* _Task brief_:
Starting at the line with "Stock Video Footage", copy each line through the last one below exactly as written, without any pictures.

* _Entries shown_:
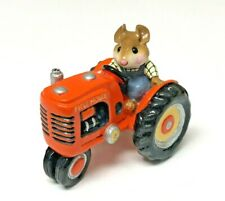 Wee Forest Folk Field Mouse Miniature on Orange Tractor Limited Store Special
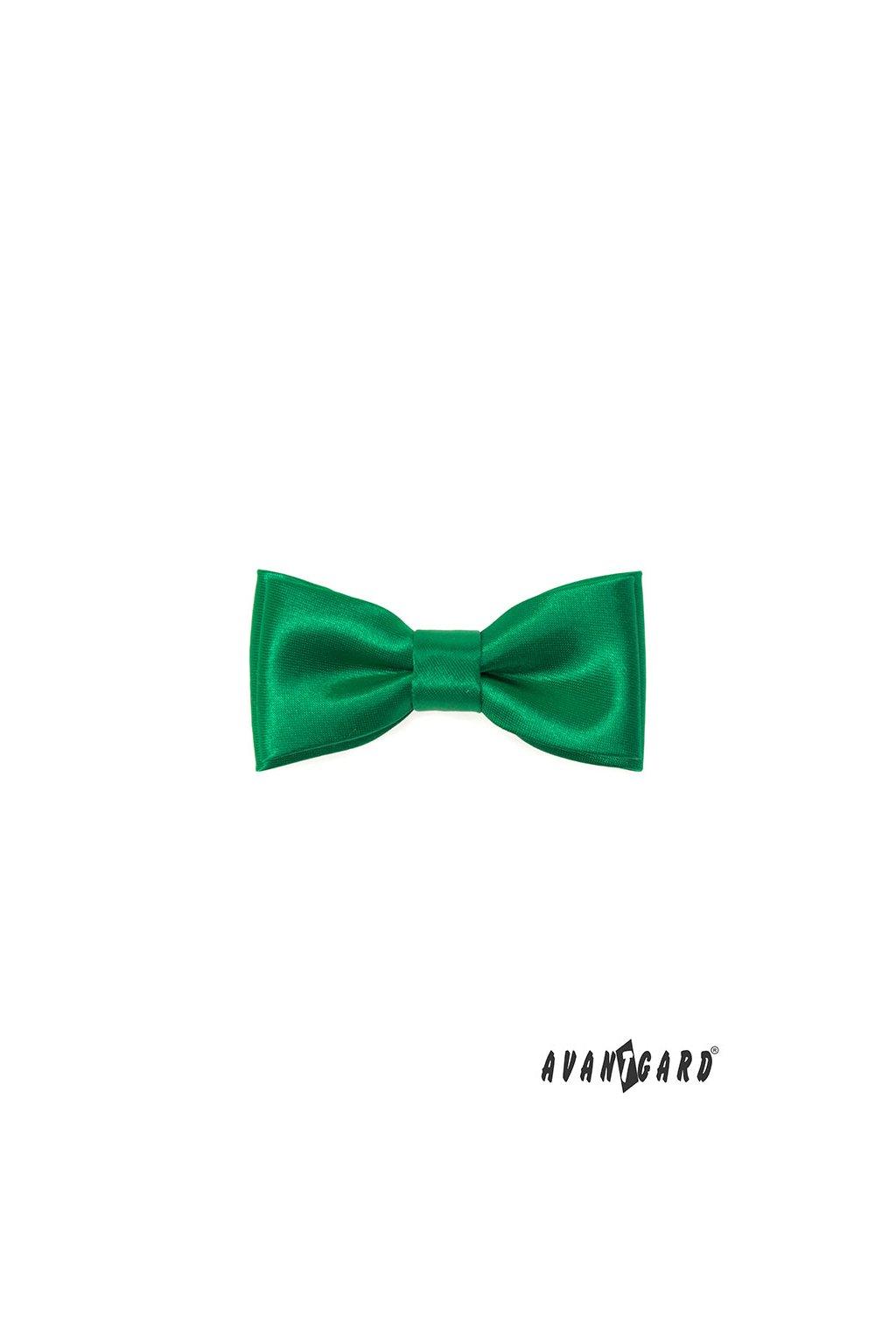 Motýlek MINI smaragdová 531 - 9046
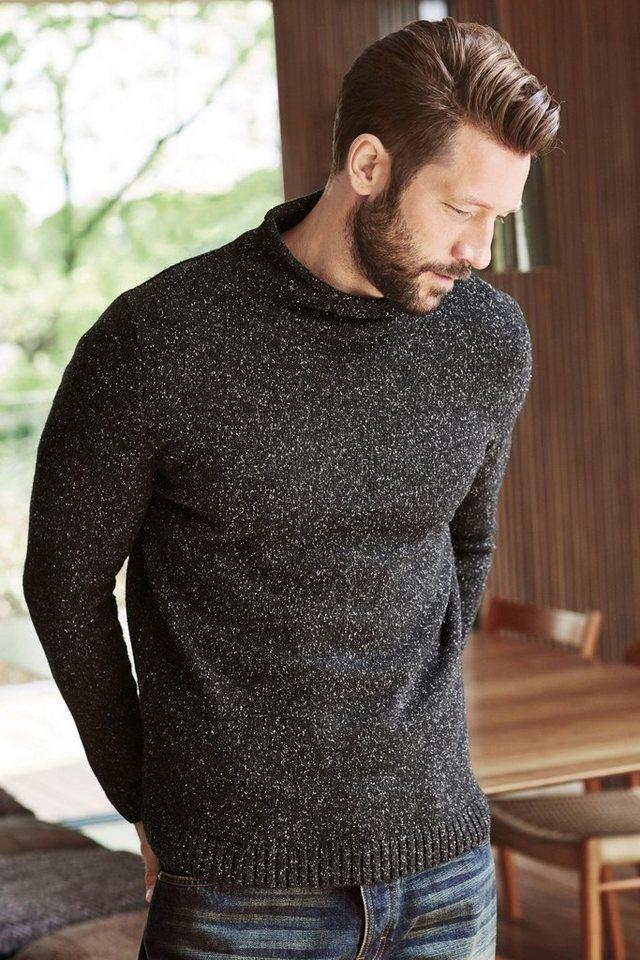 Next Pullover mit strukturierter Oberfläche in Charcoal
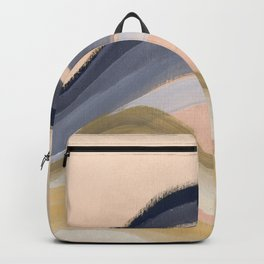 Minimal montains Backpack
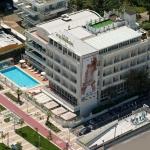 Hotel Promenade Residence & Wellness
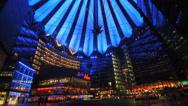 Stock Video Footage of Berlin Potsdamer Platz
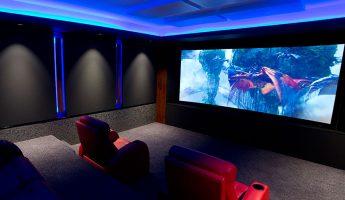home-cinema-1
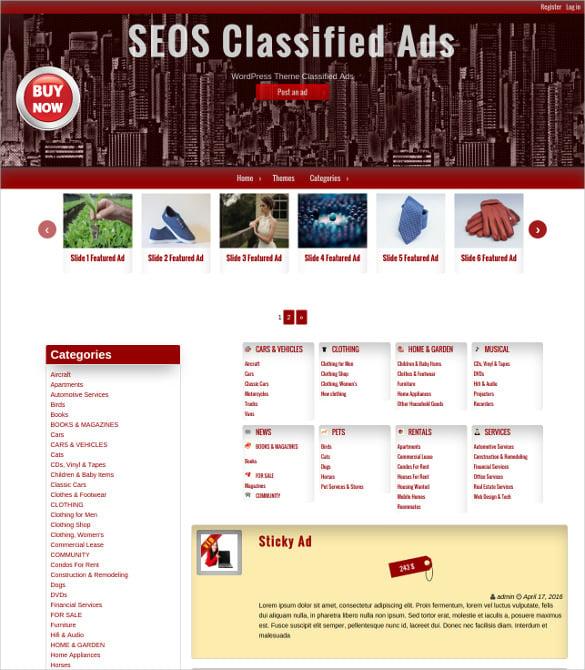 seo classified ads wordpress template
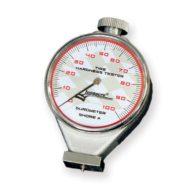 Longacre Basic Tire Durometer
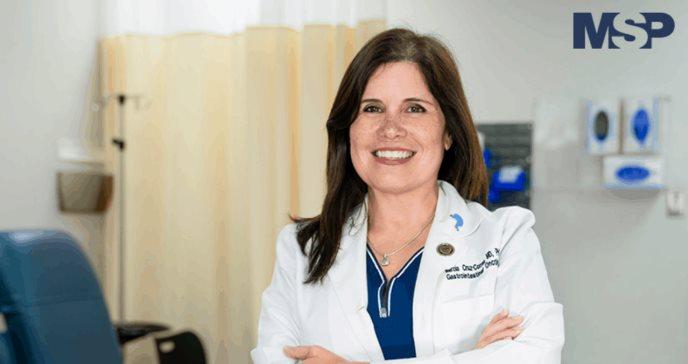 Brilla la ciencia puertorriqueña: Dra. Marcia Cruz en la Association of American Cancer Institutes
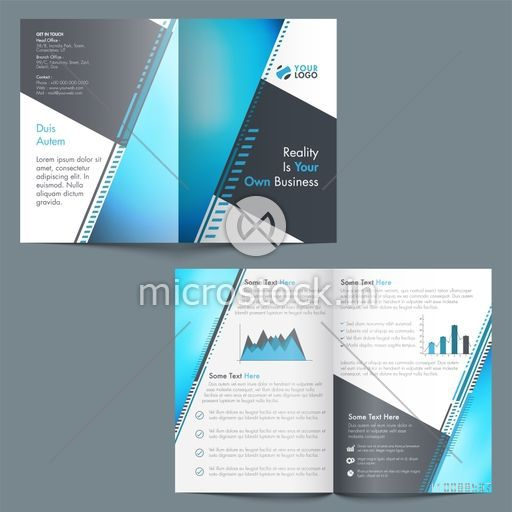 professional brochure template design with statistical elements for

* _Response box_:
 Stock Video Footage of Berlin Potsdamer Platz
home-cinema-1
 seo classified ads wordpress template
 Longacre Basic Tire Durometer
 Brilla la ciencia puertorriqueña: Dra. Marcia Cruz en la Association of American Cancer Institutes
 professional brochure template design with statistical elements for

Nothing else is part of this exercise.